Two years ago, Brad Pitt starred in Moneyball, an Academy Award-nominated story about Oakland A’s general manager Billy Beane bringing the power of advanced analytics to the sport. Beane wasn’t the first to use statistical analytics to build a successful team and keep its payroll in check.

Baseball and political data guru Nate Silver, Chicago Cubs GM Theo Epstein and Houston Rockets GM Daryl Morey have all embraced data as an indicator of future success in sports. Their approaches are in sharp contrast to other general managers of teams that rely on gut instincts and big salaries.

With the NBA Playoffs entering the conference finals, it reminds me of a skit on Sesame Street I used to watch when I was a kid: “One of these things is not like the others.” Of the four teams that are still in the NBA playoffs, the Memphis Grizzlies don’t look like the others, in terms of payroll at least.

But that only tells half the story. When the season started, the Grizzlies weren't seen as a real threat to go deep in the playoffs, if make them at all. And thanks to some big contracts on the books, the team was over the NBA salary cap, hindering their roster flexibility and possibly costing them as much as $30 million in luxury tax fines.

◆ Dataset rows ◆

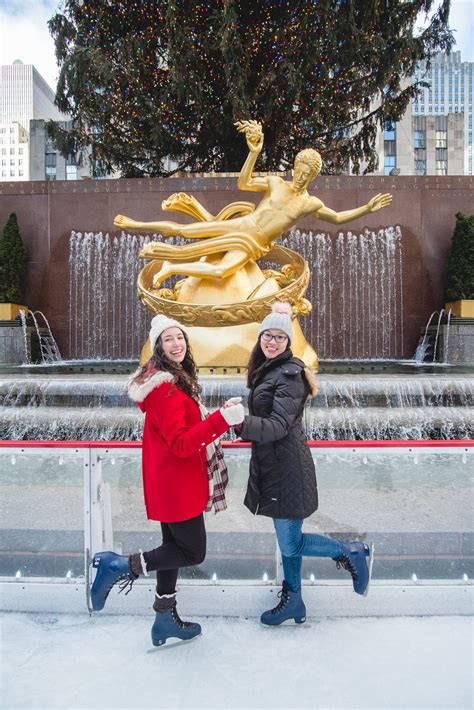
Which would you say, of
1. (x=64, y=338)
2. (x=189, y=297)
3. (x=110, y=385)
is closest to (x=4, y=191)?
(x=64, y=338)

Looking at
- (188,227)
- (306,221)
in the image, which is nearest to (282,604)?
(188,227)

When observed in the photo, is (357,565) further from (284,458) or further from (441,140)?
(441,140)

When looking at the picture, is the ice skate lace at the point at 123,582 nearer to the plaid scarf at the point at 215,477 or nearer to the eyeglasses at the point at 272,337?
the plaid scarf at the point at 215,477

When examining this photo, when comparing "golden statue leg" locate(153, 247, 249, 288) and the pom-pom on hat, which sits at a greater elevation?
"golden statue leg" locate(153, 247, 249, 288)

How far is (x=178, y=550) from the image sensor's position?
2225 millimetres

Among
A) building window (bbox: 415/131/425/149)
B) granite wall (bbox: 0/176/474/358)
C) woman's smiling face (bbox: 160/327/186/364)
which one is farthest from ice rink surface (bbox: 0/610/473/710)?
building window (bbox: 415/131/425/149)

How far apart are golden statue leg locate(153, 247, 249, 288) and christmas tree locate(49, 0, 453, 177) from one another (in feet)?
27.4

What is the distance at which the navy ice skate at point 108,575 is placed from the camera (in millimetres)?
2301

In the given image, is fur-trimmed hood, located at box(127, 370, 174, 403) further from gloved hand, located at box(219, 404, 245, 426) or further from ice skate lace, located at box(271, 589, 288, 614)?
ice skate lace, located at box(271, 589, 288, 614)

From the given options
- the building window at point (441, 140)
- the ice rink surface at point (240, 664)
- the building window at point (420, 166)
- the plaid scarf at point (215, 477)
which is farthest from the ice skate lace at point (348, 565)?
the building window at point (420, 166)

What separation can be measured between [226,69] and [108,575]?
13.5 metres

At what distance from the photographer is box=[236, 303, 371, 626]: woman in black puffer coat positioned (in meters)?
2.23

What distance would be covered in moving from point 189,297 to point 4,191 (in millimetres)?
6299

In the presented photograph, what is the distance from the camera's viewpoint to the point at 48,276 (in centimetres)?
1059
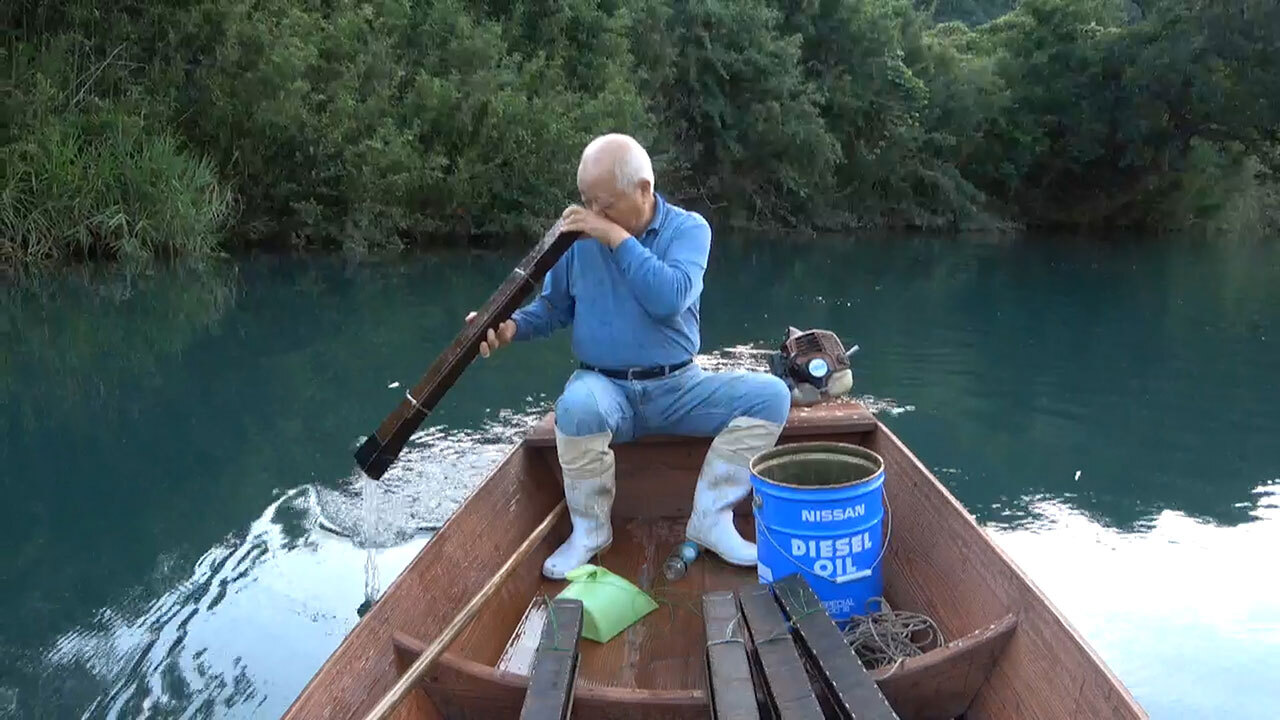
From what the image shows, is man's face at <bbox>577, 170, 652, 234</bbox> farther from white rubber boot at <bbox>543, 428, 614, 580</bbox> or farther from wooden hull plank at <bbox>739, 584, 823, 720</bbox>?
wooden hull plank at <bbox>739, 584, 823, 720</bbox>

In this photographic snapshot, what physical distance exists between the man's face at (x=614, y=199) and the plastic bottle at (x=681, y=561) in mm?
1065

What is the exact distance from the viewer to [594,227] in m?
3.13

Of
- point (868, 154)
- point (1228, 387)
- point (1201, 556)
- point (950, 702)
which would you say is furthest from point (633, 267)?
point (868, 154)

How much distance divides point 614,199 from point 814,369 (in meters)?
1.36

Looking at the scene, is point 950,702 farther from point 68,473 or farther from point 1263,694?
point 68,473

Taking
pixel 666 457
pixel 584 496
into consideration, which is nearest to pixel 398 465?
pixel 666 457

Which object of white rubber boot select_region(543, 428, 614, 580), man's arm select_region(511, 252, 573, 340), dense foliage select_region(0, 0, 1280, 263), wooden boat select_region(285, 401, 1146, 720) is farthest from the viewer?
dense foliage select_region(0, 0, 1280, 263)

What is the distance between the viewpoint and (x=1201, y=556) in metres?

...

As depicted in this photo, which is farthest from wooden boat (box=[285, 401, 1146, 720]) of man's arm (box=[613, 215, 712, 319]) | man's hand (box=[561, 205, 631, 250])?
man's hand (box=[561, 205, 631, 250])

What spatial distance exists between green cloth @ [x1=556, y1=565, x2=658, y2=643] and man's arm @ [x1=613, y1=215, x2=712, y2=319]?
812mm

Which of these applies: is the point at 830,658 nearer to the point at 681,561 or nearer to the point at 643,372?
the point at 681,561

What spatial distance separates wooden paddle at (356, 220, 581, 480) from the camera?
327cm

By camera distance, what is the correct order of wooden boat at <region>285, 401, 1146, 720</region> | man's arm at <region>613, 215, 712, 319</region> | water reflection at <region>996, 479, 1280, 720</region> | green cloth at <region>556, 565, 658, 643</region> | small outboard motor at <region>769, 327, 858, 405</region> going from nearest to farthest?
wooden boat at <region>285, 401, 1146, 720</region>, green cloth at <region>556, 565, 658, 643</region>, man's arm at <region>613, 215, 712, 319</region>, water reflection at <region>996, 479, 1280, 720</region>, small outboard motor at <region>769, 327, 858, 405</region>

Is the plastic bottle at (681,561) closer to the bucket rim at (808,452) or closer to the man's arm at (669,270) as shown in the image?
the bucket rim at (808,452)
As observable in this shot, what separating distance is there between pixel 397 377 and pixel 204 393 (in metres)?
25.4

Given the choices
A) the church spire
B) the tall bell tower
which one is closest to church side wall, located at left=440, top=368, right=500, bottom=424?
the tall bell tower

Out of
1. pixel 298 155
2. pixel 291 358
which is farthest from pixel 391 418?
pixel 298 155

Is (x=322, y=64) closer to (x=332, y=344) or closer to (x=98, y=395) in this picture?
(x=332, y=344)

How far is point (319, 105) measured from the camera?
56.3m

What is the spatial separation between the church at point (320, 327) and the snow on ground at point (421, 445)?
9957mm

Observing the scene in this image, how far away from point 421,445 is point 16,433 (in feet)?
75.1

◆ Given exercise ◆
For each statement below, say whether it agrees with the text above on sports analytics, and support each answer with the deciding words quoted from the text. 1. Billy Beane was the first to use statistical analytics to build a successful team. 2. Four teams are still in the NBA playoffs. 3. When the season started, the Memphis Grizzlies were under the NBA salary cap.

◆ Solution for this exercise ◆
1. No: "Beane wasn’t the first to use statistical analytics to build a successful team and keep its payroll in check."
2. Yes: "Of the four teams that are still in the NBA playoffs"
3. No: "the team was over the NBA salary cap"